_TASK BRIEF_:
All records below are to be transcribed exactly, with every picture left out.

_DATA SHOWN_:
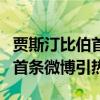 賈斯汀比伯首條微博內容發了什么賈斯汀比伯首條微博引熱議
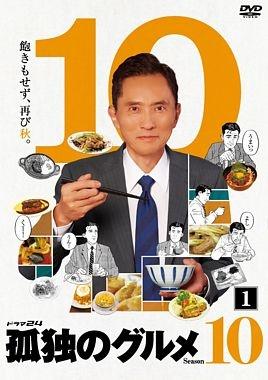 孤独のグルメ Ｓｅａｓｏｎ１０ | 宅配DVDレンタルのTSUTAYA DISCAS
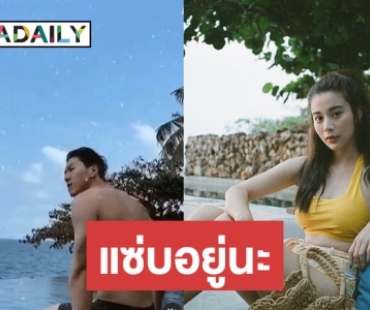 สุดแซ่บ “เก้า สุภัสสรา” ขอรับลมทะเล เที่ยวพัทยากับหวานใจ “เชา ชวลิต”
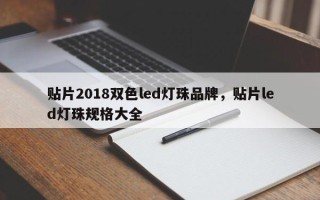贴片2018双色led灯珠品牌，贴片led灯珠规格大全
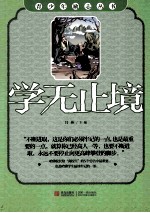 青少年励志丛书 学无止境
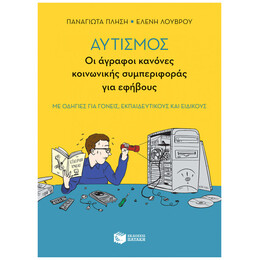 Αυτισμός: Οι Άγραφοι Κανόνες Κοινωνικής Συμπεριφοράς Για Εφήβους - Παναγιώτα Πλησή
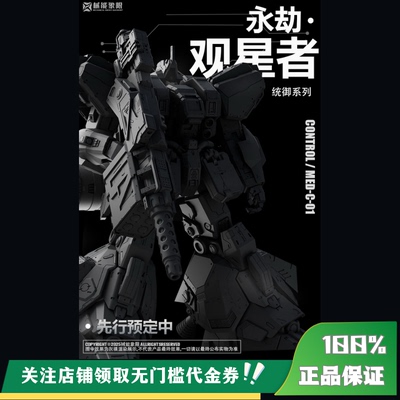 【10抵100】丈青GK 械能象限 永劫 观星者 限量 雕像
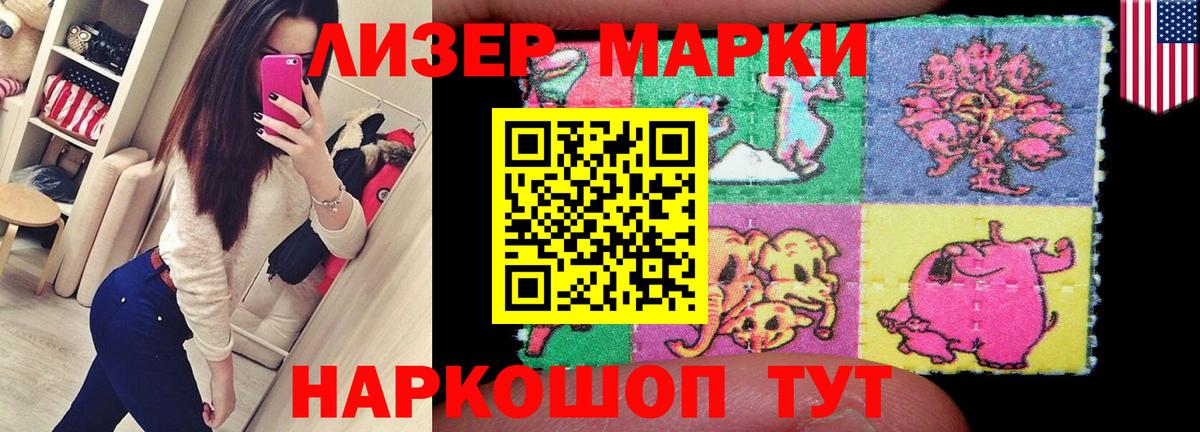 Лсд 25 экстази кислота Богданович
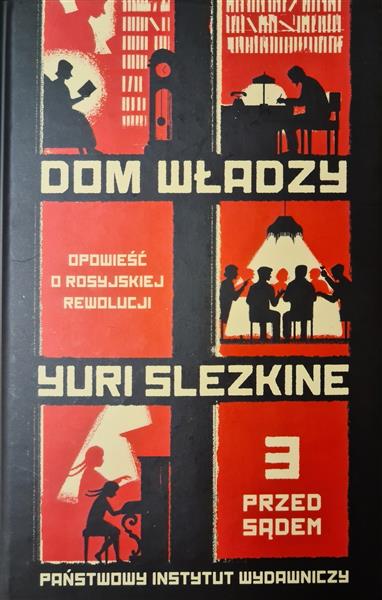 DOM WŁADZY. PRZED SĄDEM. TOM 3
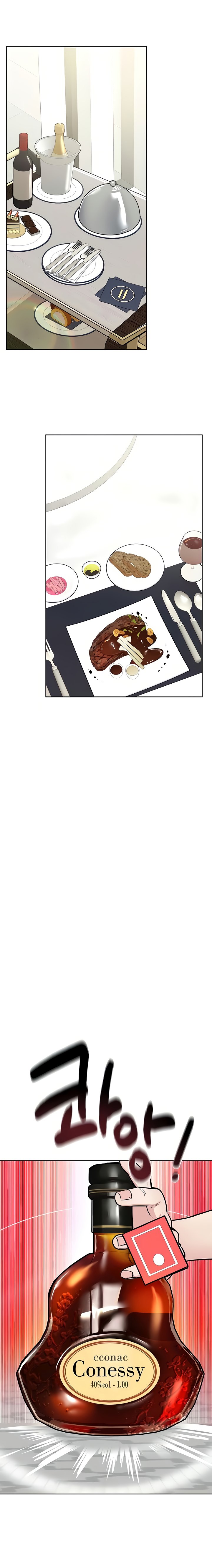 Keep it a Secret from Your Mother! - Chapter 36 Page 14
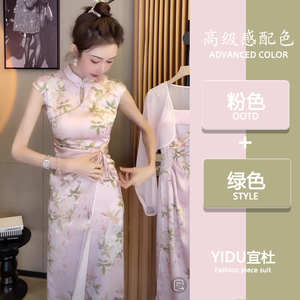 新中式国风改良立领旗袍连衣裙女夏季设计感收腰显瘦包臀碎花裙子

_RESPONSE_:
 賈斯汀比伯首條微博內容發了什么賈斯汀比伯首條微博引熱議
 孤独のグルメ Ｓｅａｓｏｎ１０ | 宅配DVDレンタルのTSUTAYA DISCAS
 สุดแซ่บ “เก้า สุภัสสรา” ขอรับลมทะเล เที่ยวพัทยากับหวานใจ “เชา ชวลิต”
贴片2018双色led灯珠品牌，贴片led灯珠规格大全
 青少年励志丛书 学无止境
 Αυτισμός: Οι Άγραφοι Κανόνες Κοινωνικής Συμπεριφοράς Για Εφήβους - Παναγιώτα Πλησή
 【10抵100】丈青GK 械能象限 永劫 观星者 限量 雕像
 Лсд 25 экстази кислота Богданович
 DOM WŁADZY. PRZED SĄDEM. TOM 3
 Keep it a Secret from Your Mother! - Chapter 36 Page 14
 新中式国风改良立领旗袍连衣裙女夏季设计感收腰显瘦包臀碎花裙子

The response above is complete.